--- DIRECTIONS ---
a – Please list every four-digit year mentioned in the passage on reparations.
b – In the passage on reparations, what did Hendrik receive after winning Hendrik vs Greenleaf?
c – Continue the passage on reparations from the point where it stops.

--- SELECTION ---
# # # # # # #
At first blush, one may think that “reparations” are entirely something that has arisen with the context of 21st century American politics, but this is incorrect. The legal concept has been around for quite some time going back centuries here in America and even further in other countries.
Yet to simplify our current discussion, we will focus on the American examples of it, and future demands for it. Equally, we will define it to get our terms correct:
Reparations:
A : a repairing or keeping in repair
B reparations plural : REPAIRS
2 a : the act of making amends, offering expiation, or giving satisfaction for a wrong or injury
b: something done or given as amends or satisfaction[i]
Historically, the first example of “reparations” in America was in the year 1773 and involved a kidnapping case of one man (white) and another man (molatto). The case was Hendrik vs Greenleaf in Essex County, Massachusetts. Hendrik won and was compensated £18 in damages and costs.[ii]
Other examples during that ante-bellum period exist that dealt with former slaves suing their former masters for redress and receiving either land or a pension from the owner’s estate or the state government. Post-Civil War gives even more examples of land, cattle, or opportunities to purchase land prior to open sales to white southerners. Some of these programs worked well for the former enslaved black Americans, some did not.[iii]
Modern 20th century examples are reparations (is the better word “restitution”?) sought by various American Indian tribes over territory conquered, or treaties broken by the U.S. government.[iv] Equally, of note are cases brought by Japanese Americans for their wrongful internment during the wartime era of WW2 wherein freedom, personal property and businesses were lost. In the category of freedom and personal property, these losses cannot ever be made up. Nonetheless, The Civil Liberties Act was signed by President Ronald Reagan in 1988 for Japanese survivors of the internment. They were compensated by the United States government as it was the United States government that had committed the crime in the first place.[v]
Thus, the demand for reparations by moderns in the last 60 years or so is not something entirely new in the American experience. Indeed, in 1989, Congressman John Conyers, D-Michigan, introduced bill H.R. 3745, which aimed to create the Commission to Study Reparation Proposals for African-Americans Act. The bill was introduced "[to] address the fundamental injustice, cruelty, brutality, and inhumanity of slavery in the United States and the 13 American colonies between 1619 and 1865 and to establish a commission to study and consider a national apology and proposal for reparations for the institution of slavery, its subsequent de jure and de facto racial and economic discrimination against African-Americans, and the impact of these forces on living African-Americans, to make recommendations to the Congress on appropriate remedies, and for other purposes." (Preamble)[vi]
From this time forward, more and more legal cases have been brought to court and won by various organizations that have sought reparations for black Americans. Included in these actions should also be the various cities, schools, churches, and government organizations that have benefited from the labor of African slaves in the past. What is of interest in these situations is that said organizations did this voluntarily and not due to judicial action.[vii]
Going Beyond the Law?
What is new, however, is the insistence that all of America must pay “to eliminate the racial wealth gap between Black and White Americans” and pay now. Emphasis is on “all of America” as those are the fiscal implications of a bill introduced in Congress:
In 23-page legislation introduced Thursday, Rep. Cori Bush, D-Mo., called on Congress to adopt several measures aimed at righting historic wrongs, including urging the federal government to issue federal reparations to Black Americans and other reparatory justice efforts. A minimum of $14 trillion would be needed "to eliminate the racial wealth gap that currently exists between Black and White Americans," the resolution argues.
# # # # # # #
--- SUPPLIED INFORMATION ---
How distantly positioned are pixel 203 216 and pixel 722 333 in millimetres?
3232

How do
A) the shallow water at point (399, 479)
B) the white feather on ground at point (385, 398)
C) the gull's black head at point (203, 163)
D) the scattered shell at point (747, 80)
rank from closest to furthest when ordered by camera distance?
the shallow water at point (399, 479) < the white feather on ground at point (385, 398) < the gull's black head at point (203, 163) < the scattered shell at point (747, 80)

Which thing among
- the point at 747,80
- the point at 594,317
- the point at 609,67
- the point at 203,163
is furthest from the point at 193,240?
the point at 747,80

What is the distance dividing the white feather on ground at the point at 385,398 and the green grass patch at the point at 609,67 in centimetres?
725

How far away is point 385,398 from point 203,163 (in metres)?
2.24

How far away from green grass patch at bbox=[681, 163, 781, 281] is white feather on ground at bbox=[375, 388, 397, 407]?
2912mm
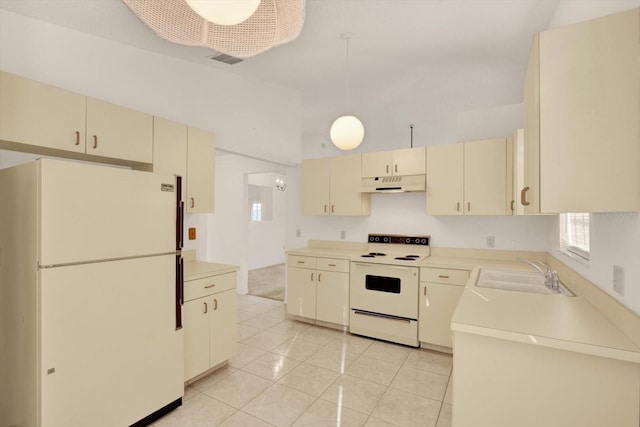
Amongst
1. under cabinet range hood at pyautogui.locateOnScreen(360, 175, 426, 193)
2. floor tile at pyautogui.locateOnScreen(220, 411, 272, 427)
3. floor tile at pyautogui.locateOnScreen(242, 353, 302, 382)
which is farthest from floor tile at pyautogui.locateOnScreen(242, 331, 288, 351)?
under cabinet range hood at pyautogui.locateOnScreen(360, 175, 426, 193)

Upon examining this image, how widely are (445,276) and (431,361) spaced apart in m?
0.83

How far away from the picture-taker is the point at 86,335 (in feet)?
5.91

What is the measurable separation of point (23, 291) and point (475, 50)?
3.90m

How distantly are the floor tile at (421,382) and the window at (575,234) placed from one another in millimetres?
1449

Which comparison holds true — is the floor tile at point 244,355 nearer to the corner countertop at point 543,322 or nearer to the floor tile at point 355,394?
the floor tile at point 355,394

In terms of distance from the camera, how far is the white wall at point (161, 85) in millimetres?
2273

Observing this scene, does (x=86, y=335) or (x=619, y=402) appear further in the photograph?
(x=86, y=335)

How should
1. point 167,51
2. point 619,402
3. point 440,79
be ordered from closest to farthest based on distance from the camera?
point 619,402
point 167,51
point 440,79

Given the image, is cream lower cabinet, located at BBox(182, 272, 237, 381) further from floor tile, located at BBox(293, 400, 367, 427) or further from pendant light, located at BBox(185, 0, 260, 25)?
pendant light, located at BBox(185, 0, 260, 25)

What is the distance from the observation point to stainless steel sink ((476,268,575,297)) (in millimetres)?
2245

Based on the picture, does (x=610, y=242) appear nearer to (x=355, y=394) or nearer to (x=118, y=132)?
(x=355, y=394)

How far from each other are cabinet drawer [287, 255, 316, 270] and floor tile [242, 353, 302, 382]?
120cm

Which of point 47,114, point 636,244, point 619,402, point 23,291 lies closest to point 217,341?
point 23,291

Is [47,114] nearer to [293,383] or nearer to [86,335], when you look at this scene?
[86,335]
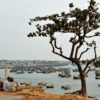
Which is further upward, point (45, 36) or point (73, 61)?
point (45, 36)

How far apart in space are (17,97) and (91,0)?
6.57 meters

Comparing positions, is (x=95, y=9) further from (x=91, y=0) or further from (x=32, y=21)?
(x=32, y=21)

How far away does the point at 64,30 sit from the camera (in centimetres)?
2097

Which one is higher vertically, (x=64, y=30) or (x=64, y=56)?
(x=64, y=30)

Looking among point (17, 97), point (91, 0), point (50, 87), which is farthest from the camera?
point (50, 87)

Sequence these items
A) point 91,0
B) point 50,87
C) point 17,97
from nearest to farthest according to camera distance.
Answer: point 17,97, point 91,0, point 50,87

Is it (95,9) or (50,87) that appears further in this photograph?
(50,87)

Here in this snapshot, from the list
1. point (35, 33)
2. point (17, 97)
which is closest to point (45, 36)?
point (35, 33)

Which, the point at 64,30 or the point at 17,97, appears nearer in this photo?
the point at 17,97

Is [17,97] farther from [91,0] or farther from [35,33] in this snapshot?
[91,0]

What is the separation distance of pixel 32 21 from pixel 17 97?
571 centimetres

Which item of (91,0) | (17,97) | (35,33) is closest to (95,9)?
(91,0)

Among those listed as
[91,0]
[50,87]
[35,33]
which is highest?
[91,0]

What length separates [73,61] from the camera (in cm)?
# # # # # # #
--- OUTPUTS BY TASK ---
a – 1773, 1988, 1989, 1619, 1865

b – He was compensated £18 in damages and costs.

c –
The United States has a moral and legal obligation to provide reparations for the enslavement of Africans and its lasting harm on the lives of millions of Black people in the United States," H.R. 414 declares.[viii]
Above noted “resolution” by Congress woman Bush (herself black) begs the following questions: which Americans should pay and which Americans should receive the payment? That is probably at the heart of the controversial issue due to the fact that many “Americans,” both black and white, have come to America since the Civil War, or the parents did. How does one sort out that ethnic demographic legally and economically?
If we stick to the definition of what a reparation is (or what people want it to be), and the purpose of it, how does one pay kidnapped Africans that have been dead for over a century? And even if they were still alive – which white people should do the paying? As to the “wealth gap” problem that Congresswoman Bush noted in her proposal, that has been answered intellectually by Thomas Sowell. Sowell suggests in his book Race and Culture[ix] that much of the “wealth gap” noted by Bush along with others over the years ignores personal preferences on how people choose to use both their free time and whatever money they do in fact have. Sowell equally notes in White Liberals and Black Rednecks[x] the tendency of certain people, white or black, to attempt to build a career seeking “justice” for past offenses for one group of people against another.
Most arguments today, whether on social media, university campuses, or in the halls of Congress seem more aimed at attracting attention and/or starting “a movement” of some type rather than logically addressing the feasibility of an economic move that would require either an enormous increase in taxation or the printing of money by the Federal Reserve which is already maxed out in debt.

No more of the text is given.